## PROBLEM DESCRIPTION
Can you copy the records word for word, starting with their very first line and continuing through the line that contains "is furthest from river at bbox 0:172:406:245?"?

## EXTRACTED INFORMATION

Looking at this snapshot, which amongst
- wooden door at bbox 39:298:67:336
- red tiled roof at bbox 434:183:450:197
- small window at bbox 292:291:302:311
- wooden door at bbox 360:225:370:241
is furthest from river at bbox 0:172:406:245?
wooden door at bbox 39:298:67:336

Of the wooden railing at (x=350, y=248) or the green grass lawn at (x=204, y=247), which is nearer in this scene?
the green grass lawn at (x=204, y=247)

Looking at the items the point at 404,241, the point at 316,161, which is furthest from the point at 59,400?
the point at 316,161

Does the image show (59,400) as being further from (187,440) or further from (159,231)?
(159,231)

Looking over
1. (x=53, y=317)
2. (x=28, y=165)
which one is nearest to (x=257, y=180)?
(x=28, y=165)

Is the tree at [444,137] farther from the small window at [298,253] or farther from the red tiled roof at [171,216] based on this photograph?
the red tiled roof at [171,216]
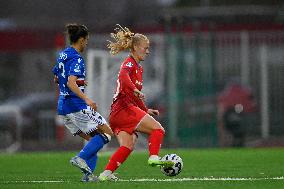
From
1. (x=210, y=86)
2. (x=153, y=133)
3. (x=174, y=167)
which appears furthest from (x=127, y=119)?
(x=210, y=86)

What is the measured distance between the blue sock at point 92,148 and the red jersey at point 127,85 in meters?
0.46

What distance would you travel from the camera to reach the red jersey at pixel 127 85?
14.0 m

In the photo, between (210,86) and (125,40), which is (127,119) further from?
(210,86)

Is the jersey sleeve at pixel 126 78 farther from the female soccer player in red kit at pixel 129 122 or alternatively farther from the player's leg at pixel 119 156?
the player's leg at pixel 119 156

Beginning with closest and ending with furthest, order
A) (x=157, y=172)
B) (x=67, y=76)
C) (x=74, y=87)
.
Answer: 1. (x=74, y=87)
2. (x=67, y=76)
3. (x=157, y=172)

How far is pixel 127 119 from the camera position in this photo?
1403 centimetres

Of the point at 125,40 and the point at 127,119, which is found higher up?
the point at 125,40

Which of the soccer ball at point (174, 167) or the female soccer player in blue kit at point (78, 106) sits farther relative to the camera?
the soccer ball at point (174, 167)

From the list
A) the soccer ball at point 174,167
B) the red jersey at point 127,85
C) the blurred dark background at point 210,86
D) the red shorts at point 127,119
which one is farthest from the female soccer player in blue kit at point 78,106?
the blurred dark background at point 210,86

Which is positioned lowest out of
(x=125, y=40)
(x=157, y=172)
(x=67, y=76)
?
(x=157, y=172)

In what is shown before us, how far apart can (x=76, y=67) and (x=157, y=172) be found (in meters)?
2.77

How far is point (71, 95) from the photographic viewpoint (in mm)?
13984

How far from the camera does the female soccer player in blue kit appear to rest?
45.3ft

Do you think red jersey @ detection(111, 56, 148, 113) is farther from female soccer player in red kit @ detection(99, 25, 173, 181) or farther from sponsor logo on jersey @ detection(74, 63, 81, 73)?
sponsor logo on jersey @ detection(74, 63, 81, 73)
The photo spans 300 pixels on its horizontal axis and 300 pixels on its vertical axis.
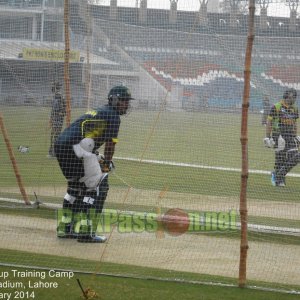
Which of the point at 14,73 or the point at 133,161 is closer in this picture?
the point at 14,73

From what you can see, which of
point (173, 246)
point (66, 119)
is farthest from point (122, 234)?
point (66, 119)

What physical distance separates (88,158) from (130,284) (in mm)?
2056

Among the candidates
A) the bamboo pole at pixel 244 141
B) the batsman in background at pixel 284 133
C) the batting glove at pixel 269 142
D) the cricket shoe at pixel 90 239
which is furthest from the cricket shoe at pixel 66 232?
the batting glove at pixel 269 142

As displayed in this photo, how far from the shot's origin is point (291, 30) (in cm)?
845

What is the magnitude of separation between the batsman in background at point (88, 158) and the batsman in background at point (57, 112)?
2.36 metres

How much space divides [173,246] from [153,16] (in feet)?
9.76

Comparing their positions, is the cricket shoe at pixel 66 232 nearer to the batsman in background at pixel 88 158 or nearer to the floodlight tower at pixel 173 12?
the batsman in background at pixel 88 158

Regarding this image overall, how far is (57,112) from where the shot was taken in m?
12.0

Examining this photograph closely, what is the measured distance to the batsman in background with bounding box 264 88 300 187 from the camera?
9188 mm

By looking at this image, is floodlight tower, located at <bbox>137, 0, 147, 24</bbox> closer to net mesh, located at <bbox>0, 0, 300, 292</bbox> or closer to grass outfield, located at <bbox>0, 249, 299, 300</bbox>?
net mesh, located at <bbox>0, 0, 300, 292</bbox>

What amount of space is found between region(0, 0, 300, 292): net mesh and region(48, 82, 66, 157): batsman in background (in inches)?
3.6

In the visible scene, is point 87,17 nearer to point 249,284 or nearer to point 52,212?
point 52,212

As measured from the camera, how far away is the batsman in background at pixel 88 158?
28.6 feet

## FULL RESPONSE
Looking at this snapshot, which amongst
- wooden door at bbox 39:298:67:336
- red tiled roof at bbox 434:183:450:197
- small window at bbox 292:291:302:311
- wooden door at bbox 360:225:370:241
is furthest from river at bbox 0:172:406:245?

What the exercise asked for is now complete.